**How to complete this task**
For each line below with the word "United", write out a copy.

**Exercise material**
= Beginning of Section =

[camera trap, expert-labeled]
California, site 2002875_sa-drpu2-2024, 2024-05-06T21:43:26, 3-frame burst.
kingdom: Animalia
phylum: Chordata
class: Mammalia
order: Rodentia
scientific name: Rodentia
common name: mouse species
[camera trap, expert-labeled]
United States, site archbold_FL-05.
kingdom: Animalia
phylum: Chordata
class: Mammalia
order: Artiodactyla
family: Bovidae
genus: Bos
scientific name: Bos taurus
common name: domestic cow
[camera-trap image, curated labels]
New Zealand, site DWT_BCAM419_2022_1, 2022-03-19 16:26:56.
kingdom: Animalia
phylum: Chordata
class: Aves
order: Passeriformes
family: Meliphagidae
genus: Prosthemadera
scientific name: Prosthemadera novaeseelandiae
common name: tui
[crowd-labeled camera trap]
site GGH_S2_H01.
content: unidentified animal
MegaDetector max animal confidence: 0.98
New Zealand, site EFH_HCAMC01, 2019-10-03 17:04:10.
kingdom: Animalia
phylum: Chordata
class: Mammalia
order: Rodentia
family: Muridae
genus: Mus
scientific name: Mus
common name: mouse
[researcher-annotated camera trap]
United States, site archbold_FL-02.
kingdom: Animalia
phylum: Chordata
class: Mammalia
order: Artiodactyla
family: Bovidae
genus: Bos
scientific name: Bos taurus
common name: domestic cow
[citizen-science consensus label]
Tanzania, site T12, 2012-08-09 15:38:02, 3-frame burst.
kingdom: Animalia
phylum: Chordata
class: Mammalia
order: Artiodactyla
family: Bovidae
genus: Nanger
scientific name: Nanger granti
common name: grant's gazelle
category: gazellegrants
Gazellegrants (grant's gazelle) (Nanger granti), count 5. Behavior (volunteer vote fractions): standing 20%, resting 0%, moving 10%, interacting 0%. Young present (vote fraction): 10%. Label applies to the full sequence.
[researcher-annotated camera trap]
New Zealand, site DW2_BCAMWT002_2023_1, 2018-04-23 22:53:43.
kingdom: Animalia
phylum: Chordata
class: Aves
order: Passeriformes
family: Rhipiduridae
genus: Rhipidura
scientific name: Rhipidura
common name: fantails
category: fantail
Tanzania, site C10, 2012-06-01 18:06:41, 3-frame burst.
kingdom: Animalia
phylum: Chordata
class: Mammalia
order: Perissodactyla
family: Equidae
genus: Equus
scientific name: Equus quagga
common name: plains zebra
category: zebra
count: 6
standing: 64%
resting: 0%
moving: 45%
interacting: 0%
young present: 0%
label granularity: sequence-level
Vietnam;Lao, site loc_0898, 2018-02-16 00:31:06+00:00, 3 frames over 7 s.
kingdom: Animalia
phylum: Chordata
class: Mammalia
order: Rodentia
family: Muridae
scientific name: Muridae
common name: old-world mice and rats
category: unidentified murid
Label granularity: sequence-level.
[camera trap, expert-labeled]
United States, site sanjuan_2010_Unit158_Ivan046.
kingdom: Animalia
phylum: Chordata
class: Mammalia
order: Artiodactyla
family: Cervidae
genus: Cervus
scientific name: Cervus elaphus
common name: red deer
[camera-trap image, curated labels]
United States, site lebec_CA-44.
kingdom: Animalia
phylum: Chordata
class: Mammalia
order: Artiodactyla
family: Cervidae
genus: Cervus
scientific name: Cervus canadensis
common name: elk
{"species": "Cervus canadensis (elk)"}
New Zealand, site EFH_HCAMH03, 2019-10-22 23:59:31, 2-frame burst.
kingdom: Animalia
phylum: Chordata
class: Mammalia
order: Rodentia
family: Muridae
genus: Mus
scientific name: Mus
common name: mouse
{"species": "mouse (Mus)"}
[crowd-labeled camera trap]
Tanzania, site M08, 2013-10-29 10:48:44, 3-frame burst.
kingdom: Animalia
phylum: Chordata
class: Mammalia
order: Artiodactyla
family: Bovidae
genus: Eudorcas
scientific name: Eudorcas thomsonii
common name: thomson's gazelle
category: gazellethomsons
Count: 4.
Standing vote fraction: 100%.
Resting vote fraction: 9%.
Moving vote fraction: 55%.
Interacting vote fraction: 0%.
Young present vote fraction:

= End of Section =

**Response to this exercise**
United States, site archbold_FL-05.
United States, site archbold_FL-02.
United States, site sanjuan_2010_Unit158_Ivan046.
United States, site lebec_CA-44.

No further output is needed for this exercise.